CS 332 w22 — Interrupts and System Calls
Table of Contents
1 Reading: Limited Direct Execution
Read Chapter 6 (p. 55–68) of the OSTEP book. It builds on the dual-mode execution reading from Wednesday and discusses how this switch from user mode to kernel mode actually occurs.
Important terms:
- system call
- trap
- trap table
- trap handler
Key questions to consider as you read:
- Where does the CPU run after a trap?
- What is the trap handler written in? C? Java?
- What stack does it use?
- Is the work the CPU had been doing before the trap lost forever?
- If not, how does the CPU know how to resume that work?
2 Mode Transfer
- When does the system go from user to kernel mode?
- Interupts
- Processor Exceptions
- Cool example: to set a breakpoint, kernel replaces instruction in memory with special instruction that traps into the kernel. At the point, the kernel will restore the old instruction and transfer control to the debugger.
- System calls (traps)
- When does the system go from kernel to user mode?
- After starting a new process
- Resume after interrupt, exception, or trap
- Context switch
3 Mode Transfer Mechanisms
- Minimum features:
- Limited entry into the kernel
- Atomic changes to processor state
- Transparent, restartable execution
3.1 Interrupt Vector Table
During boot, the system will set up an interrupt vector table the system will use to look up the handler (function) to call when a particular interrupt or trap occurs.
- On x86, 0-31 are for processor exceptions (e.g., divide by zero)
- 32-255 are for interrupts (timer, keyboard, etc.)
- 64 is usually reserved for system call handler
3.2 Kernel Stack
Where should the interrupted process's state be saved? What stack should the kernel code use?
- Just use the user process stack? That's not protected memory, so probably don't want kernel data there
- Solution: allocate two stacks per process, a user stack and a kernel stack
3.3 x86 Mode Transfer
- Mask (disable) interrupts (this delays any interrupts until they are enabled/unmasked—if interrupts are masked for too long they may be lost)

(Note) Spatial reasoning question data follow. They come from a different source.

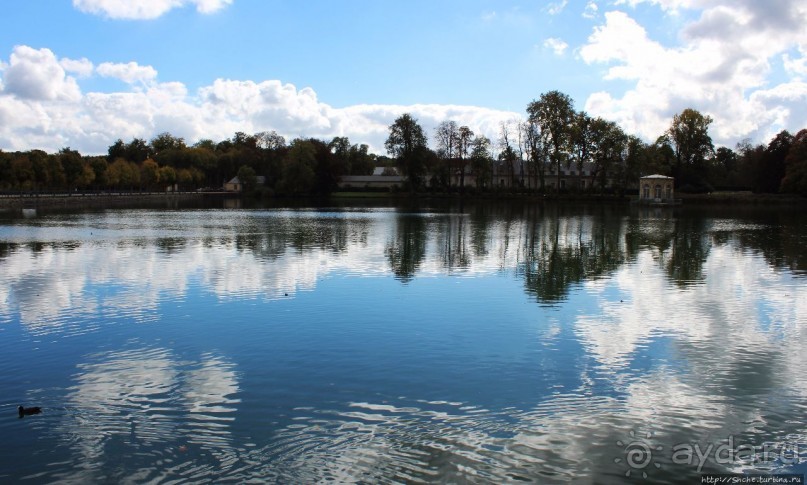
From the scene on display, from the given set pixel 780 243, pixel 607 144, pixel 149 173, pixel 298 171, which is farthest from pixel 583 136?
pixel 149 173

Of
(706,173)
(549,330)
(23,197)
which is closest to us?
(549,330)

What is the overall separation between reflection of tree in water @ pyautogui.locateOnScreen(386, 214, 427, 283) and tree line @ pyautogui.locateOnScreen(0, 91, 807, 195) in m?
53.6

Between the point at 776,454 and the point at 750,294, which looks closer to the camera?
the point at 776,454

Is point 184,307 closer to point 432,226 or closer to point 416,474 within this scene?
point 416,474

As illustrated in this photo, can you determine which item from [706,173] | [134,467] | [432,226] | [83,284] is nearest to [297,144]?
[706,173]

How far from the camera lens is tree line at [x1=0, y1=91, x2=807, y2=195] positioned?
78.6 meters

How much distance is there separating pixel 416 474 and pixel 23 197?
7778 centimetres

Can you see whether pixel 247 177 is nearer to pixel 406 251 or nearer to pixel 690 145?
pixel 690 145

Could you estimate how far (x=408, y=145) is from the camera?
99.1 metres

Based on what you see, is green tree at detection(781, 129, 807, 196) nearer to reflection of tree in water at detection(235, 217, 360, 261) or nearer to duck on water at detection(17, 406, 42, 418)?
reflection of tree in water at detection(235, 217, 360, 261)

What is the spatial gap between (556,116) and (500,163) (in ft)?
94.4

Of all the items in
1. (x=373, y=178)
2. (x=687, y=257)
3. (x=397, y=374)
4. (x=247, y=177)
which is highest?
(x=247, y=177)

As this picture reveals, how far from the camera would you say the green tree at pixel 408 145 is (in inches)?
3878

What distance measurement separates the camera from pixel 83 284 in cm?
1617
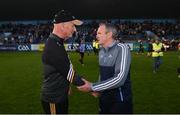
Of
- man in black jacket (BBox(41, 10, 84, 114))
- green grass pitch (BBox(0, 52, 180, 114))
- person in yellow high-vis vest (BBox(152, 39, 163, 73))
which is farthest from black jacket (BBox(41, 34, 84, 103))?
person in yellow high-vis vest (BBox(152, 39, 163, 73))

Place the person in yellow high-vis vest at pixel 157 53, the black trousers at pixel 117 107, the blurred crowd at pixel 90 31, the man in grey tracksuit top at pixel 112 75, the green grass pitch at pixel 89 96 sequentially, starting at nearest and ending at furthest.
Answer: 1. the man in grey tracksuit top at pixel 112 75
2. the black trousers at pixel 117 107
3. the green grass pitch at pixel 89 96
4. the person in yellow high-vis vest at pixel 157 53
5. the blurred crowd at pixel 90 31

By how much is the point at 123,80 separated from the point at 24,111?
262 inches

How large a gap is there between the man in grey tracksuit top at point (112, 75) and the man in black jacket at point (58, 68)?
285 mm

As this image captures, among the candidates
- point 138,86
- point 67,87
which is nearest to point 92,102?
point 138,86

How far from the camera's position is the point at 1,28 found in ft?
210

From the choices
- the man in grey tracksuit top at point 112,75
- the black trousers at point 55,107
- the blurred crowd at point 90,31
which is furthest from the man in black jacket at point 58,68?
the blurred crowd at point 90,31

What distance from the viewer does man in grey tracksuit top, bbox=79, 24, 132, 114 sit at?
5773 mm

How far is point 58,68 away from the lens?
5586 mm

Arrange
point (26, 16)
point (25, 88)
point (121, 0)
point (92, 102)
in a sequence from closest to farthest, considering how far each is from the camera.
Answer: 1. point (92, 102)
2. point (25, 88)
3. point (121, 0)
4. point (26, 16)

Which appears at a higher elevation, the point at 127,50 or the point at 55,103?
the point at 127,50

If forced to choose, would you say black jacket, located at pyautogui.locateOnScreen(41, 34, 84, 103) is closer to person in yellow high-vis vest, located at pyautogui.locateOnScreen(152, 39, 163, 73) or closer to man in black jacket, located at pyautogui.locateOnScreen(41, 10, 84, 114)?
man in black jacket, located at pyautogui.locateOnScreen(41, 10, 84, 114)

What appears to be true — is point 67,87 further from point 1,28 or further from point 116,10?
point 1,28

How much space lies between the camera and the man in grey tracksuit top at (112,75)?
18.9 ft

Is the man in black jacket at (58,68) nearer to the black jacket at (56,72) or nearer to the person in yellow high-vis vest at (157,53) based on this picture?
the black jacket at (56,72)
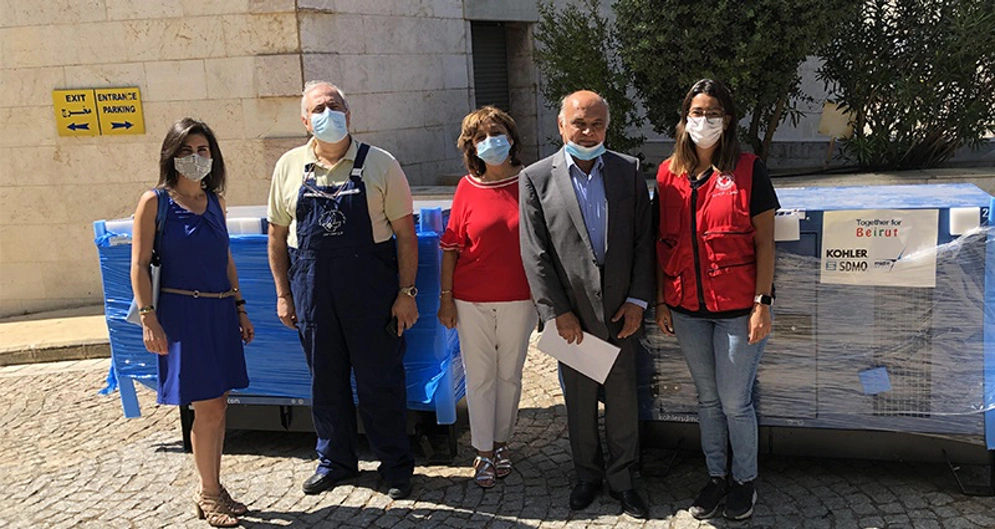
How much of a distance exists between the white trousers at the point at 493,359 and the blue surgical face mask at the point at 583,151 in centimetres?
76

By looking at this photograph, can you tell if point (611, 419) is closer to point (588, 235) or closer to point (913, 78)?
point (588, 235)

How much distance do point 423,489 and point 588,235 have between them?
161cm

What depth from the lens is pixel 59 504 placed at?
15.0ft

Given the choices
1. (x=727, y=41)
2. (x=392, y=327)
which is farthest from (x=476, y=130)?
(x=727, y=41)

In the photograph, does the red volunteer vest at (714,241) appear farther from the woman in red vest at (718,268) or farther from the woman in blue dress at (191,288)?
the woman in blue dress at (191,288)

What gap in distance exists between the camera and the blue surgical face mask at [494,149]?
4.12 meters

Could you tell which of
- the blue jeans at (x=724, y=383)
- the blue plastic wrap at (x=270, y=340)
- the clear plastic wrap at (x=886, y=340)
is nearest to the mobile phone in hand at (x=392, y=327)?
the blue plastic wrap at (x=270, y=340)

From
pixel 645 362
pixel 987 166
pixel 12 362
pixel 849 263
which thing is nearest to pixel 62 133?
pixel 12 362

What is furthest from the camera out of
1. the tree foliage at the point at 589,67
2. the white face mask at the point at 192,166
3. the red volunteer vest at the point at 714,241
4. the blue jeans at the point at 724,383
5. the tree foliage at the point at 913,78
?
the tree foliage at the point at 589,67

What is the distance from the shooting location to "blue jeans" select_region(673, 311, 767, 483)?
380cm

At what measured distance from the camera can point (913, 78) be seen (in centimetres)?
830

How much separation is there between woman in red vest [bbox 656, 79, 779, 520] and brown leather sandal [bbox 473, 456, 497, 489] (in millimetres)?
1013

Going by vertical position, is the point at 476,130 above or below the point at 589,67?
below

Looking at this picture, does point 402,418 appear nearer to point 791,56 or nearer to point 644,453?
point 644,453
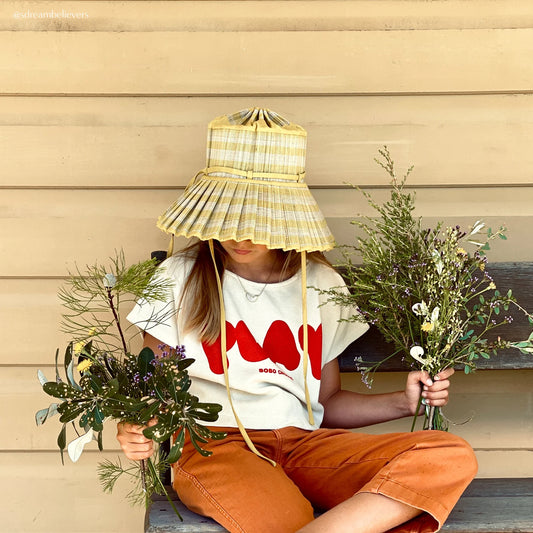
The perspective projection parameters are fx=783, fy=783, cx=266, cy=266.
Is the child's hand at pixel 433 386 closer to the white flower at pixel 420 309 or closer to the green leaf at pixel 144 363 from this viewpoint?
the white flower at pixel 420 309

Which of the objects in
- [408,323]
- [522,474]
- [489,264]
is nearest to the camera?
[408,323]

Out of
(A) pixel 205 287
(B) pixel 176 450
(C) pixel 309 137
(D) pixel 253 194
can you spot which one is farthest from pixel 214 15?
(B) pixel 176 450

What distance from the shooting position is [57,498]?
2.64m

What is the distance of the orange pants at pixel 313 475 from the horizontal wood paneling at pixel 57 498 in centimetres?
69

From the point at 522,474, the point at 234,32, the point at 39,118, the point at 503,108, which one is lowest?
the point at 522,474

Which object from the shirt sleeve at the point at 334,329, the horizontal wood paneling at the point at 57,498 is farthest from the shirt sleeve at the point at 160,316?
the horizontal wood paneling at the point at 57,498

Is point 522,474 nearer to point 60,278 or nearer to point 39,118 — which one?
point 60,278

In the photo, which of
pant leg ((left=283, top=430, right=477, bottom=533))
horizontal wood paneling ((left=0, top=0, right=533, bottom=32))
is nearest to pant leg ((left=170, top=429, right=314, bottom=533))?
pant leg ((left=283, top=430, right=477, bottom=533))

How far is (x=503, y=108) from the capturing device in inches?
101

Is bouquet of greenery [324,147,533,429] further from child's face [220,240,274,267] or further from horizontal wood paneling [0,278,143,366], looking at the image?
horizontal wood paneling [0,278,143,366]

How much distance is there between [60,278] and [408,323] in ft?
3.81

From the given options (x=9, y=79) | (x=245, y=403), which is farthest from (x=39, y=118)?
(x=245, y=403)

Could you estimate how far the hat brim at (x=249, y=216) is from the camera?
6.59 feet

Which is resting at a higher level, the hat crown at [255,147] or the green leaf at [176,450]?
the hat crown at [255,147]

- Save key process state (stack pointer, processor state (
eflags
register), instruction pointer (%rip
)) in temporary hardware registers - Switch to the kernel stack
- Push saved values onto kernel stack
- Optionally save an error code
- Call the interrupt handler
3.4 Implementing System Calls
- User program calls user stub in the normal way
- User stub sets up code for system call and executes
trap
instruction - Hardware transfers control to kernel, using interrupt vector table to jump to the appropriate handler. The handler acts as a stub on the kernel side, copying and checking arguments and then calling the kernel implementation of the system call
- After the system call completes, reutrn to the handler
- Handler returns to user level at the next instruction in the user stub
- The stub returns to the original caller
3.4.1 osv
System Calls
- usyscall.h
- usyscall.S
- syscall-num.h
- syscall.c
4 Signals
User processes can receive their own kind of user-level interrupts, delivered by the kernel. On UNIX-based systems, these are called signals. On Windows, they're asynchronous events. User processes will have handlers for various signals. There would be used from things like asynchronous I/O, user-level exception handling, and interprocess communication. For example, the kill
command on Linux is used to send signals to active processes, such as telling a process to terminate.